▶ **Instructions to follow**
Retype the records word for word. Skip every image.

(Short descriptive text snippets)
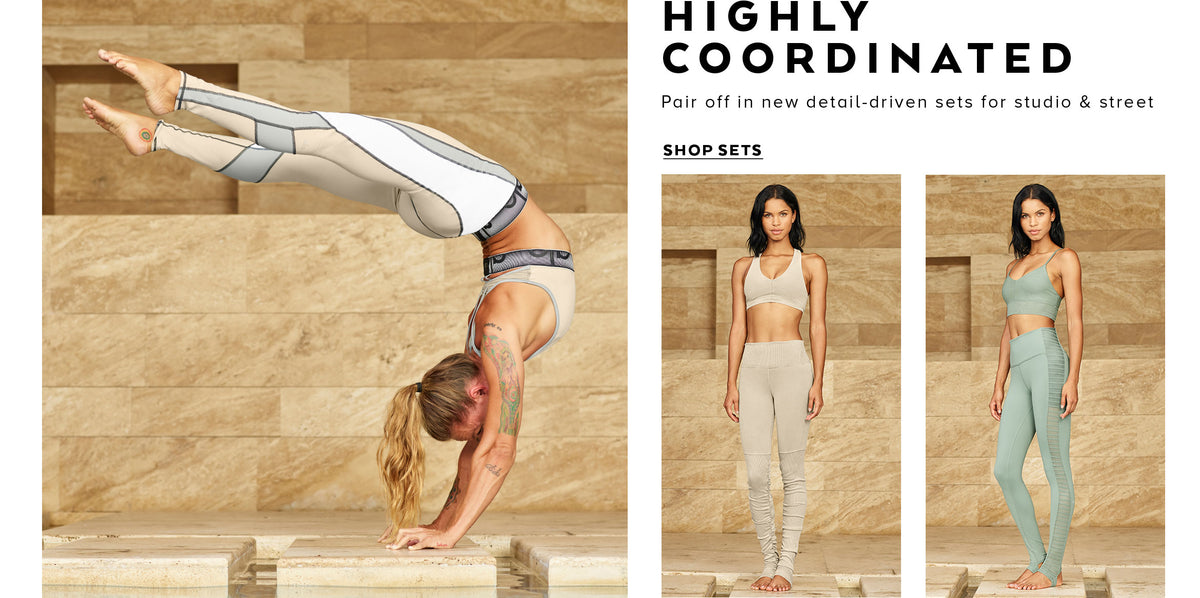 HIGHLY COORDINATED: Pair off in new detail-driven sets for studio & street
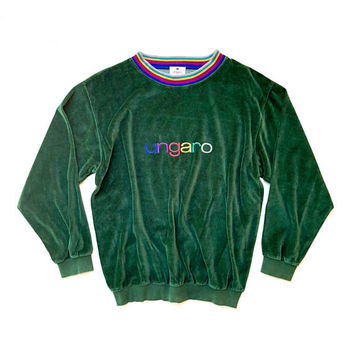 EMMANUEL UNGARO!!! Vintage 1980s unisex 'Ungaro' emerald green velour sweatshirt with rainbow ribbed neck and front logo embroidery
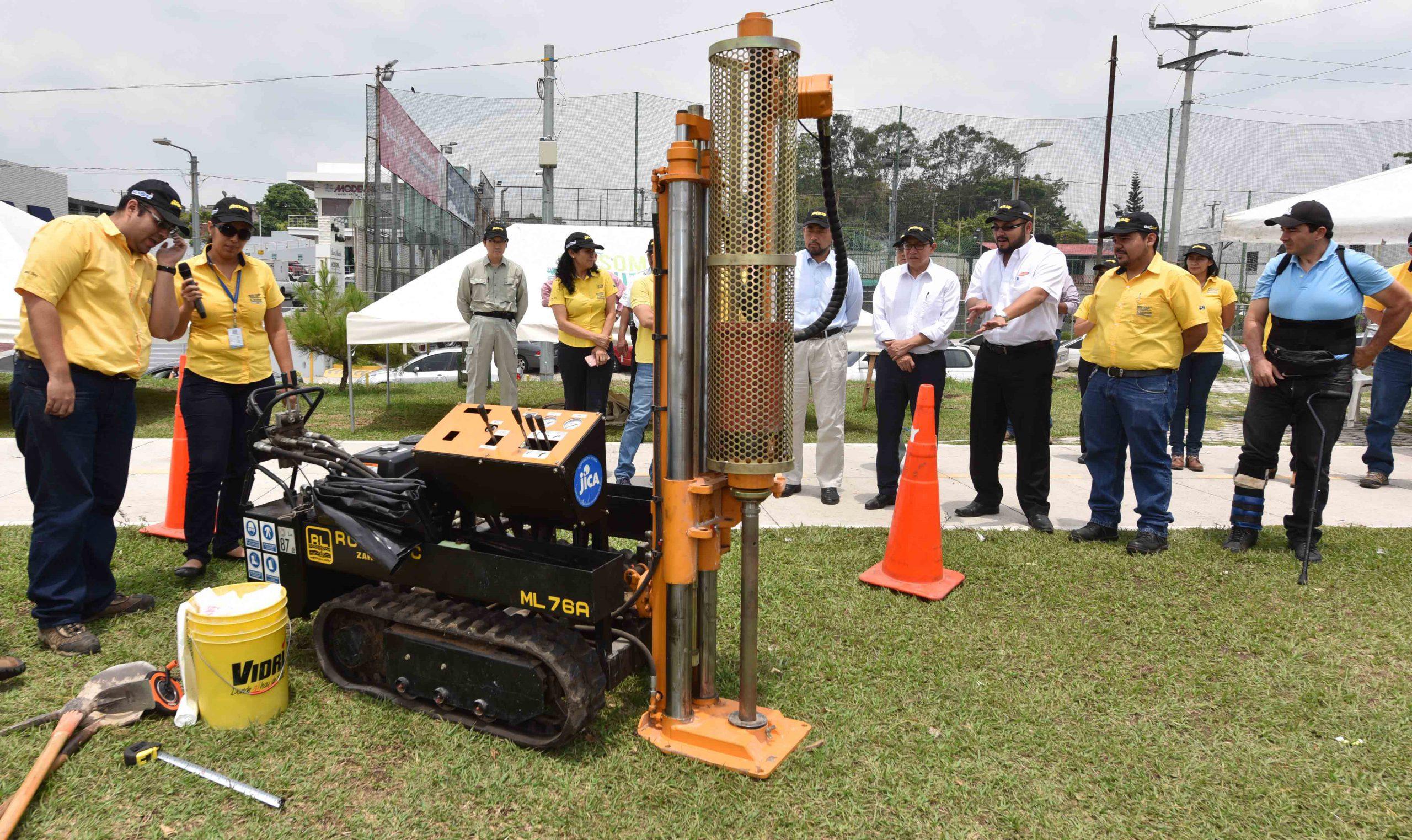 MOP recibe de Japón donación de equipos y software especializados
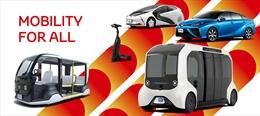 Toyota 'Xanh hóa' đội xe phục vụ Thế vận hộiTokyo2020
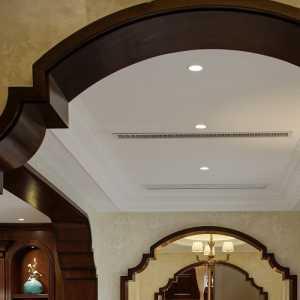 155平米的其他风格,原来四居室还可以这样装修!国采光...
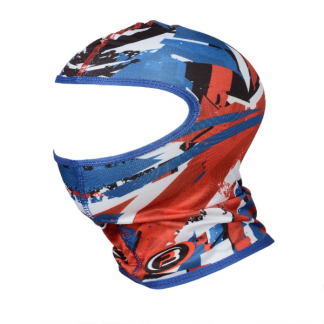 PB UK Flag Motorcycle Balaclava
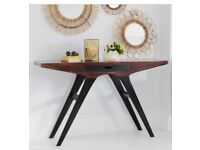 Odyssey Console Table by Graham & Greene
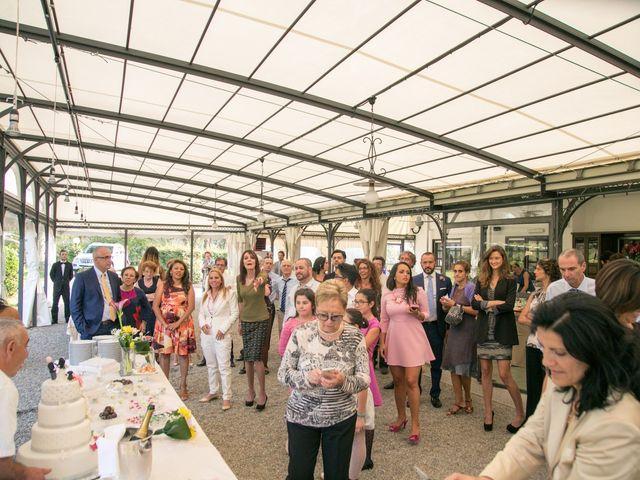 Il matrimonio di Riccardo e Sonia a Novara, Novara 54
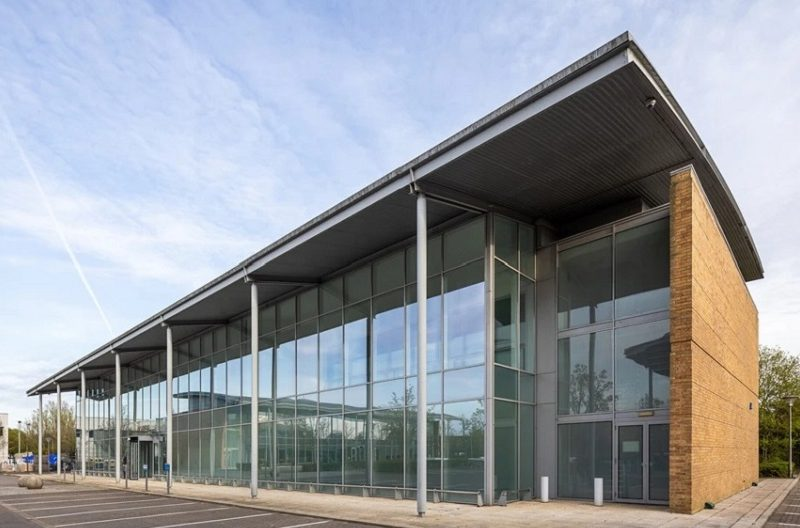 Commercial Property Team advise on over 21,000 sq ft of space in Winnersh Triangle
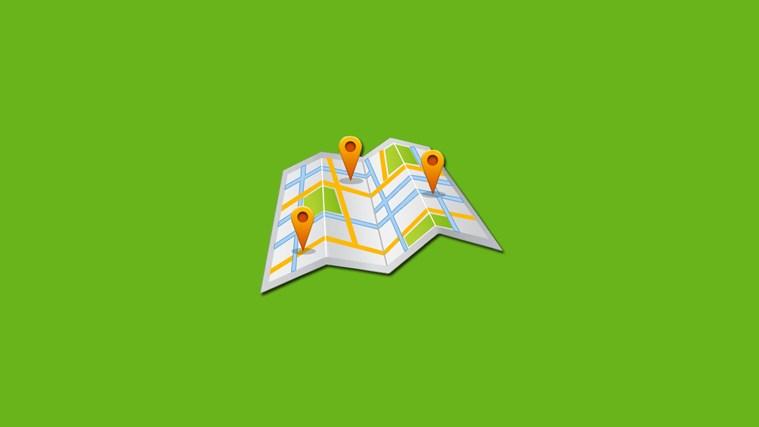 Open Map screen shot 0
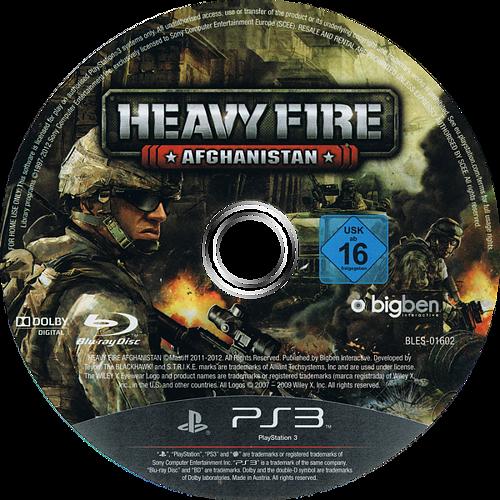 PS3 discM (BLES01602)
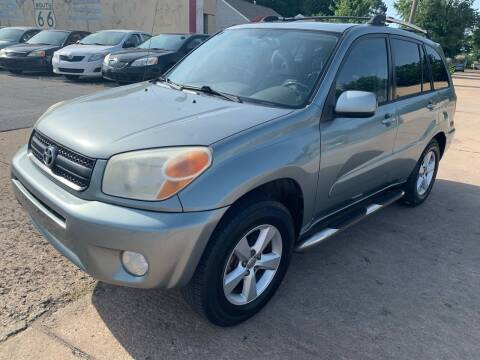 2004 Toyota RAV4 for sale at New To You Motors in Tulsa OK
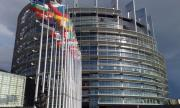 Илюзиите към Европейския съюз се изпаряват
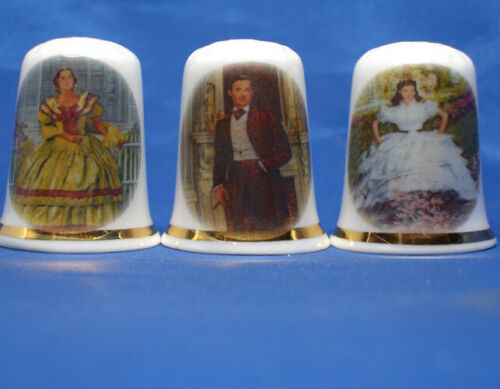 Birchcroft Thimbles -- Set of Three -- Gone with the Wind Movie Scenes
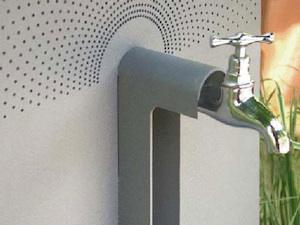 Laorus : des fontaines chics et pratiques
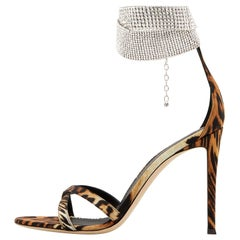 Giuseppe Zanotti NEW Leopard Leather Rhinestone Evening Sandals Heels in Box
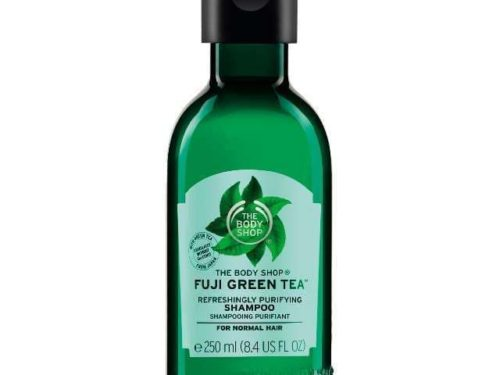 The Body Shop Fuji Green Tea Refreshingly Purifying Shampoo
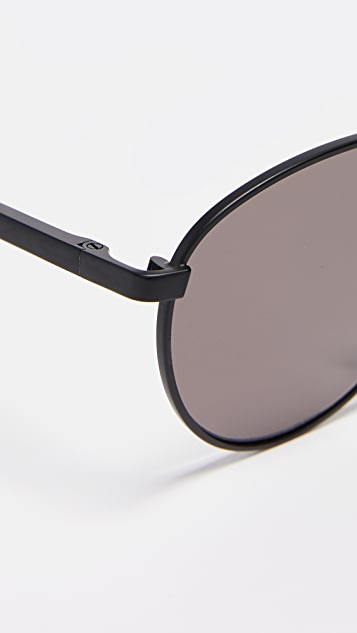 Le Specs Rocket Man Sunglasses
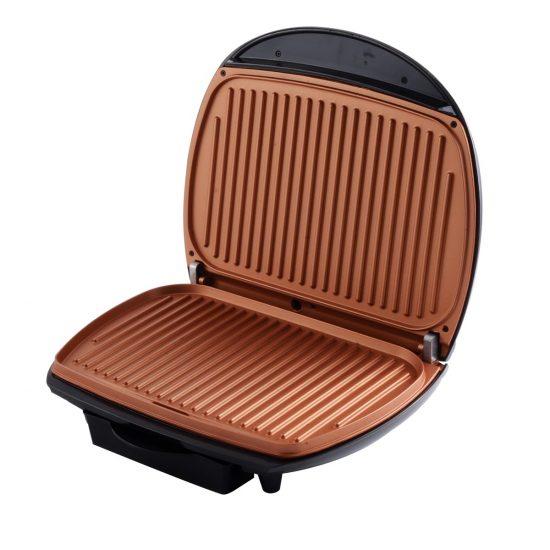 Premium griller - PG-2000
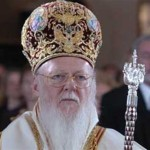 La Civiltà Cattolica publishes exclusive and extensive interview with Ecumenical Patriarch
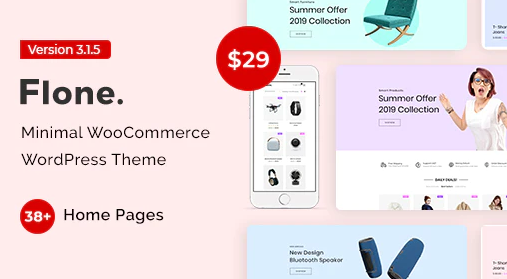 Flone v2.0.0 NULLED -  WooCommerce WordPress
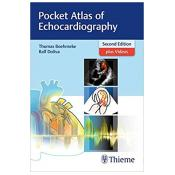 Pocket Atlas of Echocardiography 2nd Edition
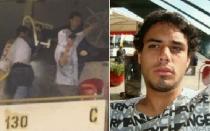 Caso Walter Oyarce: peritos de la parte acusada concluyeron que muerte fue accidental - Noticias de diana estupinan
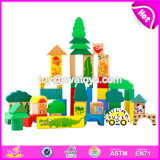 Wholesale Cheap 70 Pieces Funny Animal Pattern Wooden Kids Toy Blocks for Education W13b023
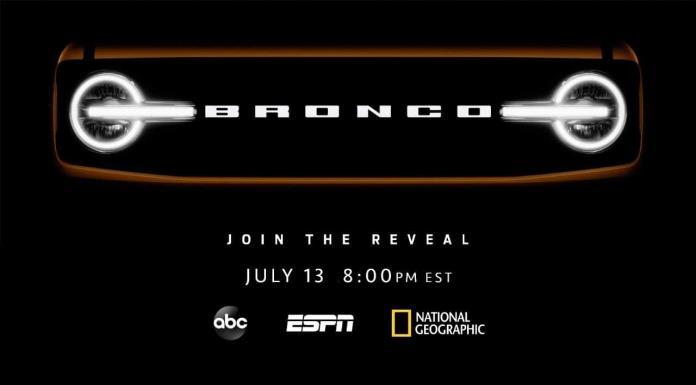 La red Disney presentará la Ford Bronco el 13 de julio'>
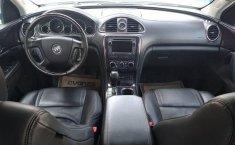 Buick Enclave 2015 3.6 Premium At-15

▶ **Task solution**
 HIGHLY COORDINATED: Pair off in new detail-driven sets for studio & street
 EMMANUEL UNGARO!!! Vintage 1980s unisex 'Ungaro' emerald green velour sweatshirt with rainbow ribbed neck and front logo embroidery
 MOP recibe de Japón donación de equipos y software especializados
 Toyota 'Xanh hóa' đội xe phục vụ Thế vận hộiTokyo2020
 155平米的其他风格,原来四居室还可以这样装修!国采光...
 PB UK Flag Motorcycle Balaclava
 Odyssey Console Table by Graham & Greene
 Il matrimonio di Riccardo e Sonia a Novara, Novara 54
 Commercial Property Team advise on over 21,000 sq ft of space in Winnersh Triangle
 Open Map screen shot 0
 PS3 discM (BLES01602)
 2004 Toyota RAV4 for sale at New To You Motors in Tulsa OK
 Илюзиите към Европейския съюз се изпаряват
 Birchcroft Thimbles -- Set of Three -- Gone with the Wind Movie Scenes
 Laorus : des fontaines chics et pratiques
 Giuseppe Zanotti NEW Leopard Leather Rhinestone Evening Sandals Heels in Box
 The Body Shop Fuji Green Tea Refreshingly Purifying Shampoo
 Le Specs Rocket Man Sunglasses
 Premium griller - PG-2000
 La Civiltà Cattolica publishes exclusive and extensive interview with Ecumenical Patriarch
 Flone v2.0.0 NULLED -  WooCommerce WordPress
 Pocket Atlas of Echocardiography 2nd Edition
 Caso Walter Oyarce: peritos de la parte acusada concluyeron que muerte fue accidental - Noticias de diana estupinan
 Wholesale Cheap 70 Pieces Funny Animal Pattern Wooden Kids Toy Blocks for Education W13b023
 La red Disney presentará la Ford Bronco el 13 de julio'>
 Buick Enclave 2015 3.6 Premium At-15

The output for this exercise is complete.